My toddler’s happiness is a short lived farce. A singing, dancing Little Man is one cookie denial away from exhibiting full on flopping fish syndrome. This type of behavior can happen at any given time; however, is most likely to occur in public areas such as the library or grocery store.
I’m one of the lucky ones, I have a husband that partners me in protecting my one year old from his own demise. However, I am a SAHM. I am on my own during the day. In addition to my one year old Little Man, I have a Sassy four year old. I need someone to tag and throw in the ring at least twice a day. That’s funny. Did I say twice a day? I meant twice within the hour. Anyone available? Anyone?
My husband and I haven’t slept a full night in 17 months. Longer for myself if I count the months my Little Man put on his acrobatic, one man show inside of me. Coffee isn’t cutting it anymore. Even when I do have a second to sit down with a fresh, warm cup, my son is sure to desecrate it with Cinnamon Toast Crunch, Legos, a banana or whatever else he sees fit to throw in there.
I need something quicker. Maybe, if I alternate red bull and speedballs, I’ll be juiced enough to catch him the next time he decides to sprint upstairs so he can throw whatever is in his hand in the toilet. I am so done wrapping my arm up with a plastic bag like a condom, so I can fish his sister’s finger nail polish out of the (never flushed) toilet.
There is an even stronger case for encouraging drug use of the mellow kind. The death defying stunts my Little Man attempts every 60 seconds leaves my heart constantly palpitating.
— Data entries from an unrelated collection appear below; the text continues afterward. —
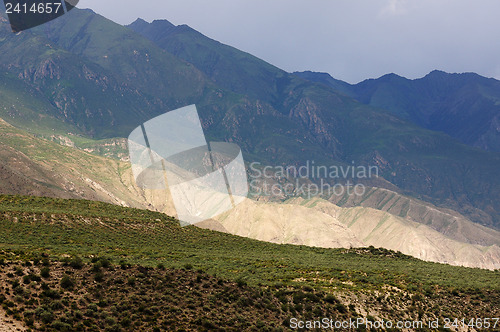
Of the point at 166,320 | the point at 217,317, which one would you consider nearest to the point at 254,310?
the point at 217,317

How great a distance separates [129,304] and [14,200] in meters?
59.8

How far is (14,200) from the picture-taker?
8925cm

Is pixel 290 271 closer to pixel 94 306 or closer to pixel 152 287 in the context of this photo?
pixel 152 287

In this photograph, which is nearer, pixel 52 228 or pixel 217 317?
pixel 217 317

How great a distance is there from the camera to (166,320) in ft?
127

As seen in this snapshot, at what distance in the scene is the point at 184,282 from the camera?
153ft

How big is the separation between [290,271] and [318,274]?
3397 millimetres

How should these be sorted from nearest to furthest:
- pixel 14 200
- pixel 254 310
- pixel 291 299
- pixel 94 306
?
1. pixel 94 306
2. pixel 254 310
3. pixel 291 299
4. pixel 14 200

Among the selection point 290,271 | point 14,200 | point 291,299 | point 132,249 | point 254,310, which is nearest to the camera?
point 254,310

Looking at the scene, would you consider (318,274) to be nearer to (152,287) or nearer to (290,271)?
(290,271)

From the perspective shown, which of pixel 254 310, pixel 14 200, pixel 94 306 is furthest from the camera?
pixel 14 200

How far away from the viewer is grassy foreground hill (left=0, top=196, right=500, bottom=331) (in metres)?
37.7

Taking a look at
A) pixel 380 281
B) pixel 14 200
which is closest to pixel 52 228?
pixel 14 200

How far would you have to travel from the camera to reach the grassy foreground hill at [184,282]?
3766cm
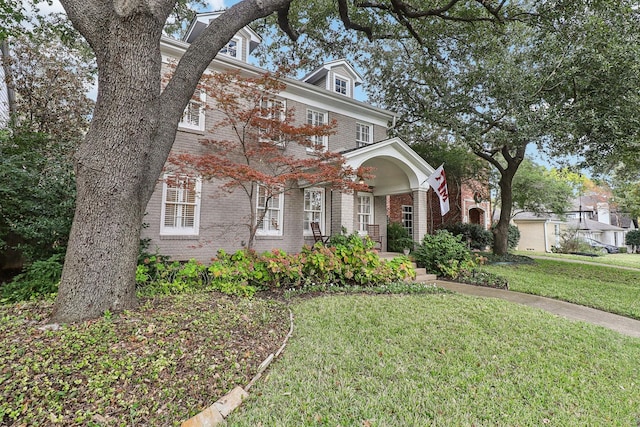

A little person with no fear, learning how to walk down a set of stairs is terrifying enough. My Little Guy now likes to jump down, step by step, and leap to the bottom. The yellow and brown bruises adorning his forehead are proof that boys never learn.
I have a woodstove and a little boy that believes things that cause lethal scaring are the real things dreams are made of, despite his Mother’s furred brow when warning him with a “HOT!”.
Naturally, sharp objects are attractive. To a toddler, especially mine, shiny, sharp things like daddy’s screwdrivers are worthy of raising in the air like a lighter at a Def Leopard concert, while full on sprinting around the house. Do you know how many ways I envisioned my son’s death while chasing him to get the screwdrivers out of his tiny, dangerous little hands?
My little destroyer does not discriminate. It doesn’t matter if you are a friend, aunt, cousin or even his own sister. He will find your most prized possession and have his way with it. Thank God I saw this moment happening and saved Sassy 4yo’s most adored creation.
Have you ever seen a one year old try to surf on a rocker glider ottoman? Or how about a one year old that can scale windows? The jury is still out, but I may have had a drunken one nighter with Spider Man. There is no other explanation for Little Man’s death defying talent for climbing things.
Mothers concern themselves with putting too much sugar or hormones in to their child’s body (pshaw…what-ev). I laugh in the face of fruity pebbles laced with red 40 and yellow 6. My son has ingested crayons (the cheap, toxic kind), dog food, two day old snacks found under the couch in a wad of dog hair, insulation (it was just one bite, I swear), a dead bee that called his name from the window sill, play dough and has sucked on batteries for at least five minutes at a time. He may be a little radioactive, but he is healthy as a horse.
Surely you have been afraid at some point in your life. Well you don’t know fear until you see my Little Man coming at you with any sort of hard object in his hand. You have absolutely no idea what he is capable of or plans on doing with said object. I have seen grown men cower to a toy hammer or plastic serving spoon. Little Man may just want to show you this really cool thing he found, or he may want to pistol whip you with it because that is just. so. funny.
My Little Man dishes out heart attacks and tantrums just as often as hugs. It’s adorable, exhausting, frightening, alarming and thank God temporary, I know.
Does your toddler have a weapon of choice? How do you stay sane and composed when freak out session number 25 strikes at the grocery store check out aisle? Do you feel prompted to assure complete strangers that you don’t beat your child, because of the constant (always visible) bruises portrayed on your precious dare devil’s features?